-- Material shown follows --
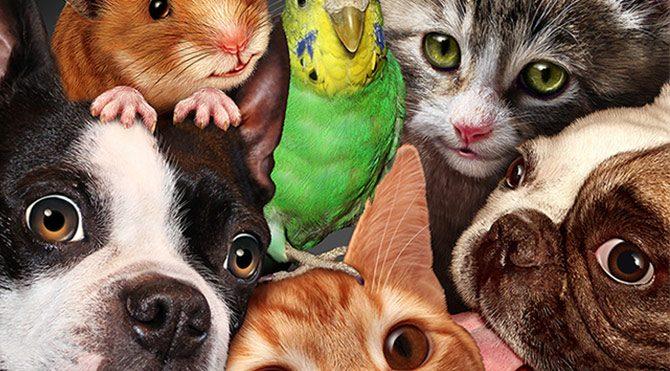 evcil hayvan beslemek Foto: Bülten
-- Material shown concluded --
-- Material shown follows --
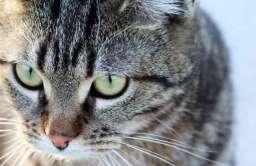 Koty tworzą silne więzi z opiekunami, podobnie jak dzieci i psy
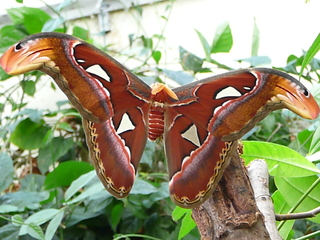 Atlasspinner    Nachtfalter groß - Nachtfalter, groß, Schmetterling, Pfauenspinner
-- Material shown concluded --
-- Material shown follows --
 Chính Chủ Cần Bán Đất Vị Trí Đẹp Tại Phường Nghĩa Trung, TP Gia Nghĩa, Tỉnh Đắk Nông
-- Material shown concluded --
All that should be printed is the run of lines above from the one with "Koty tworzą silne" through the one with "groß, Schmetterling, Pfauenspinner", both included, exactly as given, with pictures left out.

> [Response area]
 Koty tworzą silne więzi z opiekunami, podobnie jak dzieci i psy
 Atlasspinner    Nachtfalter groß - Nachtfalter, groß, Schmetterling, Pfauenspinner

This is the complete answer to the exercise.